大きなプロジェクトの成功祝いで、私と黒瀬くんは二人きりでグラスを傾けていた。
「ううん、黒瀬くんの実力だよ。本当におめでとう」
いつものように「可愛い弟分」を愛でる気持ちで笑いかける。
けれど、今日、彼の正面に座ってからずっと、肌を焼くような視線を感じていた。
酒が進むにつれ
彼の瞳はいつものキラキラした輝きを失い、代わりに暗く、熱い泥のような色を帯びていく。
「……舞さん。僕、今日だけは『後輩』としてここに来たわけじゃないんです」
「え……?」
黒瀬くんが、不意に私の隣に座り直した。
逃げる間もなく、強い力で肩を引き寄せられる。
「……先輩。僕、舞さんのこと、女性として好きなんです。

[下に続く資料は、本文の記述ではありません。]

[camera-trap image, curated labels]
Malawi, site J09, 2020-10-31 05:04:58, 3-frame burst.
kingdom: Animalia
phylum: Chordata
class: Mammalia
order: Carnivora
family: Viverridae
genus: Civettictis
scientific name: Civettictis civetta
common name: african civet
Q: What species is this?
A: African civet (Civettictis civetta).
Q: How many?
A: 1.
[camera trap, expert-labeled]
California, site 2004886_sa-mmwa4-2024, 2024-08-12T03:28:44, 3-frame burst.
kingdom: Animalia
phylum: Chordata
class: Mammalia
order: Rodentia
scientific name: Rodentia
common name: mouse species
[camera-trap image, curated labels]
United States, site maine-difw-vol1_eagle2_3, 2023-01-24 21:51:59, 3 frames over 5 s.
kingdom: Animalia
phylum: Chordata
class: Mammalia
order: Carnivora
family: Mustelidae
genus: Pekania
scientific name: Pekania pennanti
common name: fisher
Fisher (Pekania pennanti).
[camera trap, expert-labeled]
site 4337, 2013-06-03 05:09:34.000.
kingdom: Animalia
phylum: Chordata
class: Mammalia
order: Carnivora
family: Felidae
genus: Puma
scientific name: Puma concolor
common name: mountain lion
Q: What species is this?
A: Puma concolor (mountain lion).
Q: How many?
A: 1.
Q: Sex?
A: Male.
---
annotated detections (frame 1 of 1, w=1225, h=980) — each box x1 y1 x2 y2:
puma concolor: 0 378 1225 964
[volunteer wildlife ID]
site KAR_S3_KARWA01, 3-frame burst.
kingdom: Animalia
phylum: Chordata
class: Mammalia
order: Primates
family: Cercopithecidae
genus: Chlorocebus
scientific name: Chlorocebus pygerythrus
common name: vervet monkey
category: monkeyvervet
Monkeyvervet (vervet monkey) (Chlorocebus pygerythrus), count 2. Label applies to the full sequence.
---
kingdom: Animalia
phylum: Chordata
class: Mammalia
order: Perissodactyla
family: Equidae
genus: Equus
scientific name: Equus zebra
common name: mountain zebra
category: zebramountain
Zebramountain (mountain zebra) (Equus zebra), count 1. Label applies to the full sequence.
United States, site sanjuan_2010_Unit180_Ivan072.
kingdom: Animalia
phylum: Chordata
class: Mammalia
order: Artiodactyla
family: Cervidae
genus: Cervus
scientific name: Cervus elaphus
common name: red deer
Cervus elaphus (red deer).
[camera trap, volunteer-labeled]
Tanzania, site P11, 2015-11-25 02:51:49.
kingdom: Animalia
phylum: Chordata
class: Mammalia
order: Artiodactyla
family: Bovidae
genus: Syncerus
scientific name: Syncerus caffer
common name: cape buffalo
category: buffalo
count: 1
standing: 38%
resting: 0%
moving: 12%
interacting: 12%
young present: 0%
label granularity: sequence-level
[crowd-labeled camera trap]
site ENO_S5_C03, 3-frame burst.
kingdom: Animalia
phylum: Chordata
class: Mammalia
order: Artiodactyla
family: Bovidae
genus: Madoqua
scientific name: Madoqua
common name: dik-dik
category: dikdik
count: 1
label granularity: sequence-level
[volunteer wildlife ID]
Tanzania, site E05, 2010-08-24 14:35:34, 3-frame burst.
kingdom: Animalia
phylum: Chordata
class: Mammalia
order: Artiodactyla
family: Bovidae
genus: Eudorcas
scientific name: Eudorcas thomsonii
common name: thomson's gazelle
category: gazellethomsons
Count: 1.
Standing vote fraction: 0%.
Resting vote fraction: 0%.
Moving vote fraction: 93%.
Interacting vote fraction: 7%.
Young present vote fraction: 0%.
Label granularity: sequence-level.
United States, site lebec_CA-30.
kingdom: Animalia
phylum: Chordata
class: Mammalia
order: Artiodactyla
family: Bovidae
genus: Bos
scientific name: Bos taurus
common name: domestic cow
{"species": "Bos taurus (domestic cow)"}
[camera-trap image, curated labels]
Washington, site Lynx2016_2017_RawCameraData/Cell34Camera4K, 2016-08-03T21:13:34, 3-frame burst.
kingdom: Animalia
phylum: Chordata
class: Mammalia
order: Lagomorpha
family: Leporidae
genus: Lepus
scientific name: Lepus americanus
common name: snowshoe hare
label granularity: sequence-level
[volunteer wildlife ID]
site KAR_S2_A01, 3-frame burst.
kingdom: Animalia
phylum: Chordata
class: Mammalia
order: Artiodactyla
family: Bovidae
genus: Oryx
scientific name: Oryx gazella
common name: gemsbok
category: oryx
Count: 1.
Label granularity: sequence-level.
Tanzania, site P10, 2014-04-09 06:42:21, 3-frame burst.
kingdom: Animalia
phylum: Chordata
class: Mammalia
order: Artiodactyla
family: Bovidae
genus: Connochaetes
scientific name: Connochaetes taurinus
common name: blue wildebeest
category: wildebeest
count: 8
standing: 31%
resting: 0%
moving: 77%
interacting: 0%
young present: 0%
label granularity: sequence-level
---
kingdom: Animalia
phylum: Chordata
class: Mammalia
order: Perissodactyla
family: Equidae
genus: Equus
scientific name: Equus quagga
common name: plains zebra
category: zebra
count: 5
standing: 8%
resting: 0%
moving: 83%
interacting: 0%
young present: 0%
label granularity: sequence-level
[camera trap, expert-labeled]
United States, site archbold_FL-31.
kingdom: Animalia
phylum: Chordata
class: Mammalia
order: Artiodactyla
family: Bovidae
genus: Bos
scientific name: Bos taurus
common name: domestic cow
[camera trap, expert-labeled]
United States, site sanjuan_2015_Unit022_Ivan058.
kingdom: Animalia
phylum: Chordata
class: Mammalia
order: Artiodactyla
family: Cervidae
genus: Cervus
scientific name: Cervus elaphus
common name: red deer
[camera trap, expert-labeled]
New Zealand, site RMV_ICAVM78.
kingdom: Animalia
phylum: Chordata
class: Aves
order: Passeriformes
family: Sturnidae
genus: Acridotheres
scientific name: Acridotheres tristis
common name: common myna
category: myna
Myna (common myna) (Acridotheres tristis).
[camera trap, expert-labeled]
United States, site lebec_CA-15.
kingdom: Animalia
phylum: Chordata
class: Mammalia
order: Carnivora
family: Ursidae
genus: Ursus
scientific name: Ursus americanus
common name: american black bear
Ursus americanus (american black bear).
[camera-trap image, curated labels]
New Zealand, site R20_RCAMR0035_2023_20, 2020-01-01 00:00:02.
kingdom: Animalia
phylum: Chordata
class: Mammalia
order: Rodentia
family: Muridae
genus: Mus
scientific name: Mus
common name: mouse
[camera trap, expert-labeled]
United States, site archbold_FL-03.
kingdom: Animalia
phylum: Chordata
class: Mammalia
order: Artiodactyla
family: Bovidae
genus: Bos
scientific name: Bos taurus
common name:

弟みたいに可愛がられるの、もう限界なんですよ」
潤んだ瞳、震える声。
泣き落としのようなその表情に、私は「ダメ」だと言う言葉を飲み込んでしまった。
……その隙を、彼は逃さなかった。
重ねられた唇は、想像していたよりもずっと熱くて、奪い去るような強引さで私を蹂躙した。
驚きで固まる私の腰を、彼は大きな手で引き寄せ、逃げ場を完全に塞ぐ。
「……舞さんの家、行ってもいいですよね」
耳元で囁かれた掠れた声は、もう職場の「天使」のものではなかった。
気づけば、私は彼を自分の部屋に招き入れていた。
照明を点ける間もなく、玄関先で押し倒される。
細身だと思っていた彼の体は、驚くほど硬く、雄々しい重みで私を圧迫した。
「黒瀬、くん……っ、待って、ダメだよ…」
「そんな顔で言われても……説得力ないですよ。舞さん」
シャツを乱暴に剥ぎ取られ、剥き出しになった肌に、彼は飢えた獣のように深い痕を刻んでいく。
わざと音を立てるような深い口づけ。
指先が震えている私をあざ笑うかのように、彼は私の手首を頭の上で固定した。
「……先輩、耳まで真っ赤…そんな顔、僕以外に見せないでくださいね」
いつもの可愛い笑顔を浮かべながら、瞳の奥は一滴の理性も残っていない。
彼は、私が感じやすい場所を、まるですべて知っているかのように的確に、そして執拗に攻め立てる。
「あ、っ、ん……っ!」
「……朝まで、絶対に寝かせませんから」
潤んだ瞳の「純情な顔」を歪ませ、彼は悦びに顔を歪める私を、深く、激しく、暴き始めた。
教育係としての矜持が、彼の甘く激しい牙によって、木っ端微塵に砕け散っていった──。